The baseline performance of predicting the most prevalent class is a classification accuracy of approximately 65%. Top results achieve a classification accuracy of approximately 77%.
4. Sonar Dataset
The Sonar involves the prediction of whether or not an object is a mine or a rock given the strength of sonar returns at different angles.
It is a binary (2-class) classification problem. The number of observations for each class is not balanced. There are 208 observations with 60 input variables and 1 output variable. The variable names are as follows:
- Sonar returns at different angles
- Class (M for mine and R for rock)
The baseline performance of predicting the most prevalent class is a classification accuracy of approximately 53%. Top results achieve a classification accuracy of approximately 88%.
5. Banknote Dataset
The Banknote involves predicting whether a given banknote is authentic given a number of measures taken from a photograph.

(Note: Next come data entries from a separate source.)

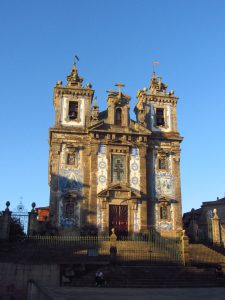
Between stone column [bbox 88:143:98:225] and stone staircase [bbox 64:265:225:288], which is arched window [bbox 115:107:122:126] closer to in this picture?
stone column [bbox 88:143:98:225]

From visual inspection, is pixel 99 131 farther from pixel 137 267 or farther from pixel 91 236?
pixel 137 267

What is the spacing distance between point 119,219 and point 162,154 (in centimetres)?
677

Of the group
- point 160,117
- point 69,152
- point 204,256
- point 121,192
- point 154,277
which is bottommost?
point 154,277

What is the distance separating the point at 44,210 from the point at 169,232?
2721 centimetres

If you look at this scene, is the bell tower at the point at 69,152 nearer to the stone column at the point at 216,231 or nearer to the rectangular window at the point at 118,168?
the rectangular window at the point at 118,168

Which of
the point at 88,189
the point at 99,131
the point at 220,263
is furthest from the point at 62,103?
the point at 220,263

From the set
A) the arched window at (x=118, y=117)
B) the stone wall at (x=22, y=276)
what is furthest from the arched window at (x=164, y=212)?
the stone wall at (x=22, y=276)

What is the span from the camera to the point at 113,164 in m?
31.7

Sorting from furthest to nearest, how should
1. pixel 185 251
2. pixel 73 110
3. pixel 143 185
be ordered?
pixel 73 110, pixel 143 185, pixel 185 251

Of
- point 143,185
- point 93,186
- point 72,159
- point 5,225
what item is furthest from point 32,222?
point 143,185

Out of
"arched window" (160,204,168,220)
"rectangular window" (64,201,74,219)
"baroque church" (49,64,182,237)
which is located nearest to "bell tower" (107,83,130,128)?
"baroque church" (49,64,182,237)

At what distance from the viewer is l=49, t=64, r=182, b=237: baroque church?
3019cm

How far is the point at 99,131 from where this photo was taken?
1254 inches

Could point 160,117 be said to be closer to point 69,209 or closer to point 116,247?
point 69,209
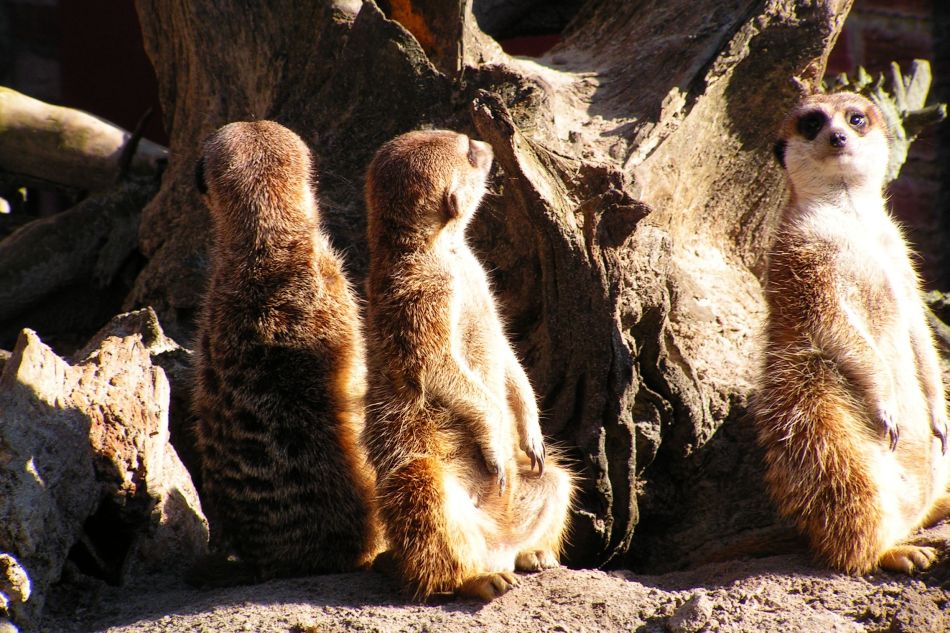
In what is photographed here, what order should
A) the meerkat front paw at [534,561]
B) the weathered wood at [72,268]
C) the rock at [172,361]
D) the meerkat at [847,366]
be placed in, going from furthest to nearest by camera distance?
the weathered wood at [72,268] < the rock at [172,361] < the meerkat front paw at [534,561] < the meerkat at [847,366]

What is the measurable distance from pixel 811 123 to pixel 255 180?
1697mm

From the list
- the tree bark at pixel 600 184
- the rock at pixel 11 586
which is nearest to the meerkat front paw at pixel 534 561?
the tree bark at pixel 600 184

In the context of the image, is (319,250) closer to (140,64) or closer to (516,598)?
(516,598)

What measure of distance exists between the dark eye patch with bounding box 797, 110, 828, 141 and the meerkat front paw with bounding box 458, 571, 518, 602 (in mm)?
1560

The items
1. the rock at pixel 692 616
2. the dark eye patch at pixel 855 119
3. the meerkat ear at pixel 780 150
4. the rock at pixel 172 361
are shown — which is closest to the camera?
the rock at pixel 692 616

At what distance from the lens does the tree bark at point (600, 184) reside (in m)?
3.25

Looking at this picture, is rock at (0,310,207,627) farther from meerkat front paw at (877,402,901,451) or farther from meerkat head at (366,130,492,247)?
meerkat front paw at (877,402,901,451)

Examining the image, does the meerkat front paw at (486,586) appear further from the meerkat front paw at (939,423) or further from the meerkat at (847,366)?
the meerkat front paw at (939,423)

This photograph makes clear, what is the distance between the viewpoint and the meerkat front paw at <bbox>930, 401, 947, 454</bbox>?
2891mm

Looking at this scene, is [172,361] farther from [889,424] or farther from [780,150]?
[889,424]

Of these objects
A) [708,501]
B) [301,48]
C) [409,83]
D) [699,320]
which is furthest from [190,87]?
[708,501]

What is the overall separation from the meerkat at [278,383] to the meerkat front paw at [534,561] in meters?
0.45

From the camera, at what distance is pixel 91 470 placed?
280cm

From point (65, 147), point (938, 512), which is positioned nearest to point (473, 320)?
point (938, 512)
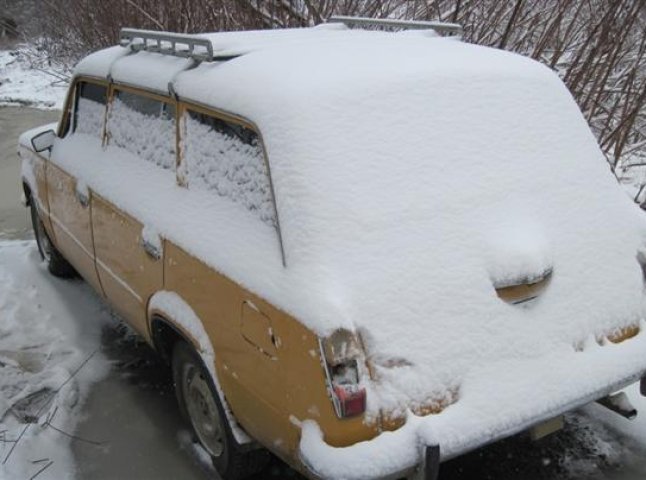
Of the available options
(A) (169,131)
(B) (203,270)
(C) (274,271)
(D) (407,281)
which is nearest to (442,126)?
(D) (407,281)

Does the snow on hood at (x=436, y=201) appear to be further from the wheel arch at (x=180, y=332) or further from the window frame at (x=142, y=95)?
the wheel arch at (x=180, y=332)

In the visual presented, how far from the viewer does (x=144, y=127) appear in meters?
3.64

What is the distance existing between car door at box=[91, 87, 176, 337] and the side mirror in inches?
37.9

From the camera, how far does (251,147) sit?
2.79 metres

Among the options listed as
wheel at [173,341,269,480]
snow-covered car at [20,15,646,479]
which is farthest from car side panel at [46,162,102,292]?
wheel at [173,341,269,480]

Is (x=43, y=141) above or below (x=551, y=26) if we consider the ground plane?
below

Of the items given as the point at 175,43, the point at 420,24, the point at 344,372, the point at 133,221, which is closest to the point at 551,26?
the point at 420,24

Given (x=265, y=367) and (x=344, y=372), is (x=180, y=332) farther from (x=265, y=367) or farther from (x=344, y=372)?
(x=344, y=372)

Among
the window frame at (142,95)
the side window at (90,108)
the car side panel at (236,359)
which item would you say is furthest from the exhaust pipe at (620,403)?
the side window at (90,108)

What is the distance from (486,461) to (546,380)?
859mm

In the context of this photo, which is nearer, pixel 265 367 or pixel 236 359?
pixel 265 367

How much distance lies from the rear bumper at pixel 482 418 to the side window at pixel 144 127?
1739 mm

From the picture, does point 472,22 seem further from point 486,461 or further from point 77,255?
point 486,461

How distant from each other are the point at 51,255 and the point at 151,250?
8.77ft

It is a binary (2-class) classification problem. The number of observations for each class is not balanced. There are 1,372 observations with 4 input variables and 1 output variable. The variable names are as follows:
- Variance of Wavelet Transformed image (continuous).
- Skewness of Wavelet Transformed image (continuous).

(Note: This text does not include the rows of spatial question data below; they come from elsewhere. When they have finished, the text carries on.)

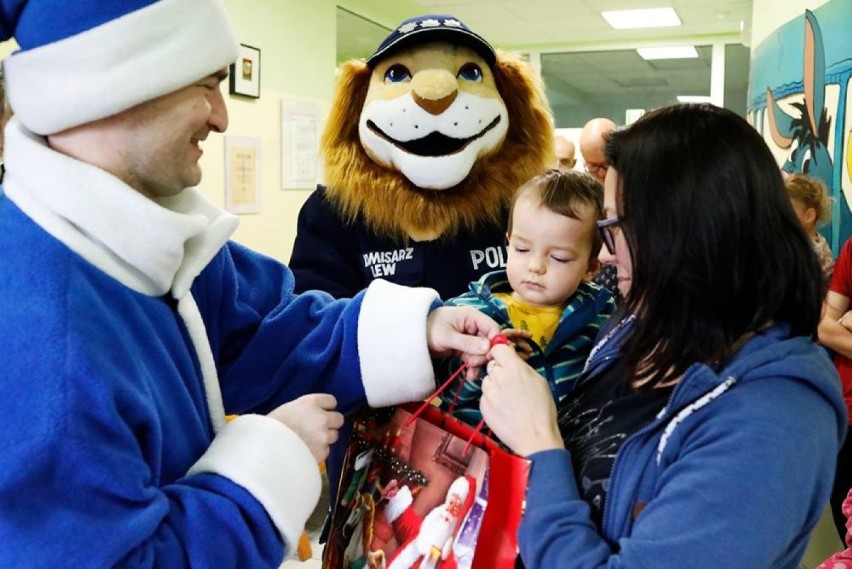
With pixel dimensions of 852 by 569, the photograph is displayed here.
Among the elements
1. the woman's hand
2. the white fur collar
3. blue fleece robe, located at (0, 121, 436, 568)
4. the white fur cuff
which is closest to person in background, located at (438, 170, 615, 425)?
the white fur cuff

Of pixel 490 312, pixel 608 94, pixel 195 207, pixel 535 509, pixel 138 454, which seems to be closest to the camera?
pixel 138 454

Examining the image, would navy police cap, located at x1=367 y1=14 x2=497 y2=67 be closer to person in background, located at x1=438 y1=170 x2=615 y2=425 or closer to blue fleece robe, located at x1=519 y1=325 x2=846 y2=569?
person in background, located at x1=438 y1=170 x2=615 y2=425

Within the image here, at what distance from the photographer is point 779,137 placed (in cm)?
426

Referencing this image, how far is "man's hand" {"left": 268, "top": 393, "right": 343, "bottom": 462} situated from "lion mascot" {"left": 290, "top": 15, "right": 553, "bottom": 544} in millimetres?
785

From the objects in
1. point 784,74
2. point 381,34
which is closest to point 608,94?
point 381,34

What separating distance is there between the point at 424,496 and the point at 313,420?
0.62 ft

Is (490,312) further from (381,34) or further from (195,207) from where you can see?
Result: (381,34)

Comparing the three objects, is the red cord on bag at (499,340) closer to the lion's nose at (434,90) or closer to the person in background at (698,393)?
the person in background at (698,393)

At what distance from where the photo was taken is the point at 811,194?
305cm

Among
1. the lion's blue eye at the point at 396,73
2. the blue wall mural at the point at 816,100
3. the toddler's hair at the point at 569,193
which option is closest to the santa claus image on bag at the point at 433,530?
the toddler's hair at the point at 569,193

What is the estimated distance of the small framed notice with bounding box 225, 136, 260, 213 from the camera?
4.26 meters

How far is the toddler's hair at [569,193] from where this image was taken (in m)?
1.40

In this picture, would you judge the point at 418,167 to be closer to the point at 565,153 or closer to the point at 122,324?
the point at 122,324

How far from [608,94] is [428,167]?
9080 millimetres
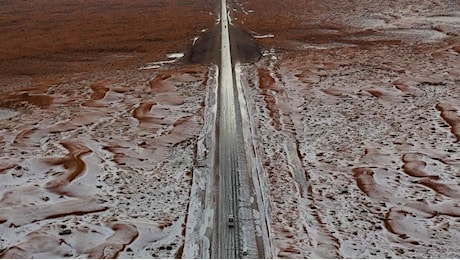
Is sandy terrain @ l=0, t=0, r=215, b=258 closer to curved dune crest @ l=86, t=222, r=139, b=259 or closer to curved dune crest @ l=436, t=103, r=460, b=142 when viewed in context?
curved dune crest @ l=86, t=222, r=139, b=259

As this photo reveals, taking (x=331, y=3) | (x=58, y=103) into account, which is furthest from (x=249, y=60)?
(x=331, y=3)

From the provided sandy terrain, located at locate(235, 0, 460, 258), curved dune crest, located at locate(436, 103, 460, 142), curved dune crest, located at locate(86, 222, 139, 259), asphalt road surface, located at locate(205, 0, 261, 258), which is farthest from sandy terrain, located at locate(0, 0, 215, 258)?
curved dune crest, located at locate(436, 103, 460, 142)

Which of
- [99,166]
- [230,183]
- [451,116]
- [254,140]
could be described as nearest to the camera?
[230,183]

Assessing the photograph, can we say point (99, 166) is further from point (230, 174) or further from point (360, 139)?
point (360, 139)

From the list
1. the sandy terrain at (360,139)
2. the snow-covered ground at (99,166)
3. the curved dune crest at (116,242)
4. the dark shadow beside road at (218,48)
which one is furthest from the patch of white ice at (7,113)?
the curved dune crest at (116,242)

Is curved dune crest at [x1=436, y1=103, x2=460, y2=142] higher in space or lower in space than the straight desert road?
higher

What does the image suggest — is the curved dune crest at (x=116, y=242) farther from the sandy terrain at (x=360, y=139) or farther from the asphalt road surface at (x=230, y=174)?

- Kurtosis of Wavelet Transformed image (continuous).
- Entropy of image (continuous).
- Class (0 for authentic, 1 for inauthentic).
The baseline performance of predicting the most prevalent class is a classification accuracy of approximately 50%.
6. Iris Flowers Dataset
The Iris Flowers involves predicting the flower species given measurements of iris flowers.
It is a multi-class classification problem. The number of observations for each class is balanced. There are 150 observations with 4 input variables and 1 output variable. The variable names are as follows:
- Sepal length in cm.
- Sepal width in cm.
- Petal length in cm.
- Petal width in cm.
- Class (Iris Setosa, Iris Versicolour, Iris Virginica).
The baseline performance of predicting the most prevalent class is a classification accuracy of approximately 26%.